The outbreak of revolution in France produced great excitement and a sharp division of opinion in Europe and the United States. On the one hand, liberals and radicals saw a mighty triumph of liberty over despotism. On the other hand, conservative leaders such as British statesman Edmund Burke (1729–1797) were intensely troubled. In 1790 Burke published Reflections on the Revolution in France, in which he defended inherited privileges. He glorified Britain’s unrepresentative Parliament and predicted that reform like that occurring in France would lead only to chaos and tyranny.

One passionate rebuttal came from a young writer in London, Mary Wollstonecraft (1759–1797). Incensed by Burke’s book, Wollstonecraft (WOOL-stuhn-kraft) wrote a blistering attack, A Vindication of the Rights of Man (1790). Two years later, she published her masterpiece, A Vindication of the Rights of Woman (1792). Like de Gouges in France, Wollstonecraft demanded equal rights for women. She also advocated coeducation out of the belief that it would make women better wives and mothers, good citizens, and economically independent. Considered very radical for the time, the book became a founding text of the feminist movement.

The kings and nobles of continental Europe, who had at first welcomed the Revolution in France as weakening a competing power, now feared its impact. In June 1791 the royal family was arrested and returned to Paris after trying to slip out of France. To supporters of the Revolution, the attempted flight was proof that the king was treacherously seeking foreign support for an invasion of France. To the monarchs of Austria and Prussia, the arrest of a crowned monarch was unacceptable. Two months later they issued the Declaration of Pillnitz, which professed their willingness to intervene in France to restore Louis XVI’s rule if necessary. It was expected to have a sobering effect on revolutionary France without causing war.

But the crowned heads of Europe misjudged the situation. The new French representative body, called the Legislative Assembly, that convened in October 1791 had new delegates and a different character. Although the delegates were still prosperous, well-educated middle-class men, they were younger and less cautious than their predecessors.

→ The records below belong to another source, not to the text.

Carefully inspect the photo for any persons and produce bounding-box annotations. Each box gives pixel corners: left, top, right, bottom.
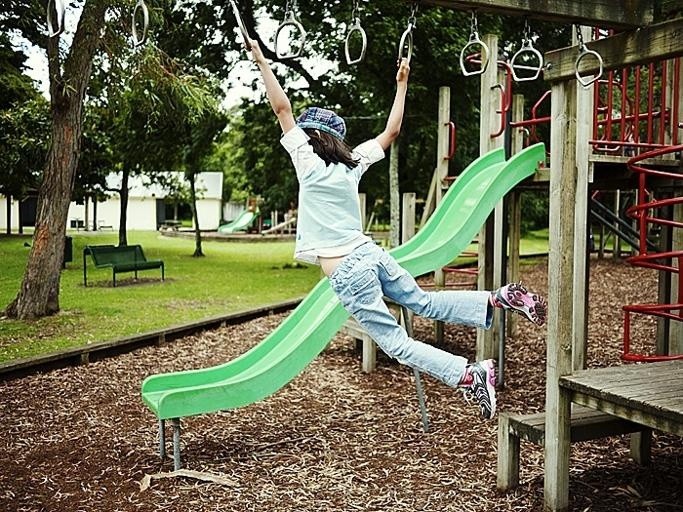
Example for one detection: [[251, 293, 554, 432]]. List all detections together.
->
[[243, 36, 548, 421]]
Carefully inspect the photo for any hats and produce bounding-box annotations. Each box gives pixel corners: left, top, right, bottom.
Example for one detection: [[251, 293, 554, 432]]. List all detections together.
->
[[282, 107, 346, 142]]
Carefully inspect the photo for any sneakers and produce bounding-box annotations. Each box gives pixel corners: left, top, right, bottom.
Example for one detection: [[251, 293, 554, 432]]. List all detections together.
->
[[494, 283, 548, 326], [455, 359, 497, 420]]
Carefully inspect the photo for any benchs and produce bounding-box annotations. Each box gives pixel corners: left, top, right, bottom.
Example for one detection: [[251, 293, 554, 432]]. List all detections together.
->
[[83, 245, 165, 288]]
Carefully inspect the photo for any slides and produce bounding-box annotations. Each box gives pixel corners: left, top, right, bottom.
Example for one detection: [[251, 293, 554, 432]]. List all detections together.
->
[[142, 142, 545, 421]]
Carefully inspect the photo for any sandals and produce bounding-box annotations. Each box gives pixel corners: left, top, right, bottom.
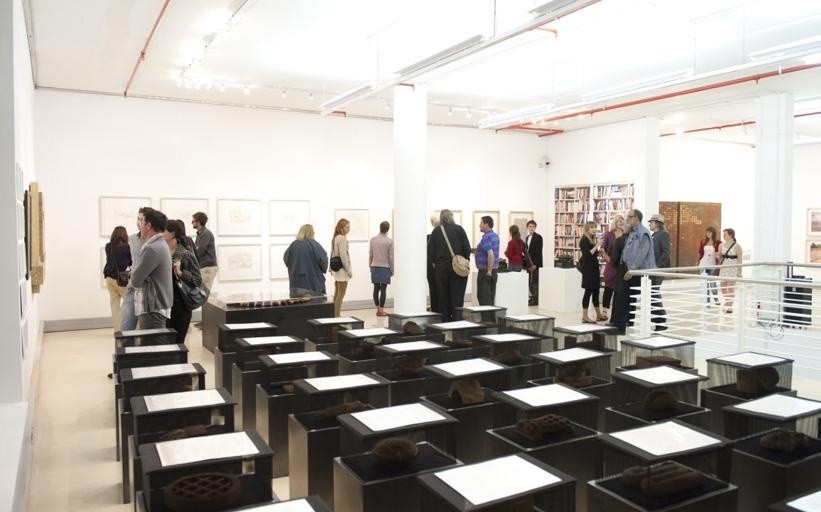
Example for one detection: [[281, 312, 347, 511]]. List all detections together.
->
[[583, 312, 608, 324]]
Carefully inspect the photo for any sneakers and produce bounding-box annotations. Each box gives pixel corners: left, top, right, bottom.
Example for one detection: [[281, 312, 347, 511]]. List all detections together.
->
[[376, 311, 389, 316], [529, 299, 537, 305]]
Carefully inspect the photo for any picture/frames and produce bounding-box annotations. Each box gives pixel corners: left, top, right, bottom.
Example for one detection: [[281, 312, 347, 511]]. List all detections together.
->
[[472, 211, 499, 249], [269, 243, 290, 280], [433, 210, 461, 227], [508, 211, 534, 244], [806, 208, 821, 238], [216, 244, 263, 282], [217, 199, 261, 237], [100, 247, 107, 289], [268, 199, 311, 236], [160, 198, 209, 237], [805, 239, 821, 264], [99, 197, 152, 237], [334, 209, 369, 242]]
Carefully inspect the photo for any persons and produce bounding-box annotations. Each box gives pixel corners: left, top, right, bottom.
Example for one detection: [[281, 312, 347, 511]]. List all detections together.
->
[[330, 218, 352, 317], [524, 220, 543, 305], [699, 227, 722, 308], [368, 221, 394, 315], [601, 209, 670, 335], [716, 228, 742, 313], [103, 207, 218, 344], [476, 216, 499, 305], [283, 224, 328, 297], [505, 225, 525, 272], [427, 209, 471, 322], [580, 221, 608, 324]]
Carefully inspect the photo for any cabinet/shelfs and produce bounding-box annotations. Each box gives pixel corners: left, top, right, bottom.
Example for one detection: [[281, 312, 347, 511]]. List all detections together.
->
[[554, 183, 634, 278]]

Many of them belonged to the political Jacobin Club. Such clubs had proliferated in Parisian neighborhoods since the beginning of the Revolution, drawing men and women to debate the political issues of the day.

Jacobins and other deputies reacted with patriotic fury to the Declaration of Pillnitz. They said that if the kings of Europe were attempting to incite war against France, then “we will incite a war of people against kings…. Ten million Frenchmen, kindled by the fire of liberty, armed with the sword, with reason, with eloquence would be able to change the face of the world and make the tyrants tremble on their thrones.”3 In April 1792 France declared war on Francis II, the Habsburg monarch.

France’s crusade against tyranny went poorly at first. Prussia joined Austria against the French, who broke and fled at their first military encounter with this First Coalition of foreign powers united against the Revolution. The Legislative Assembly declared the country in danger, and volunteers rallied to the capital. In this wartime atmosphere, rumors of treason by the king and queen spread in Paris. On August 10, 1792, a revolutionary crowd attacked the royal palace at the Tuileries (TWEE-luh-reez), while the royal family fled to the Legislative Assembly. Rather than offering refuge, the Assembly suspended the king from all his functions, imprisoned him, and called for a constitutional assembly to be elected by universal male suffrage.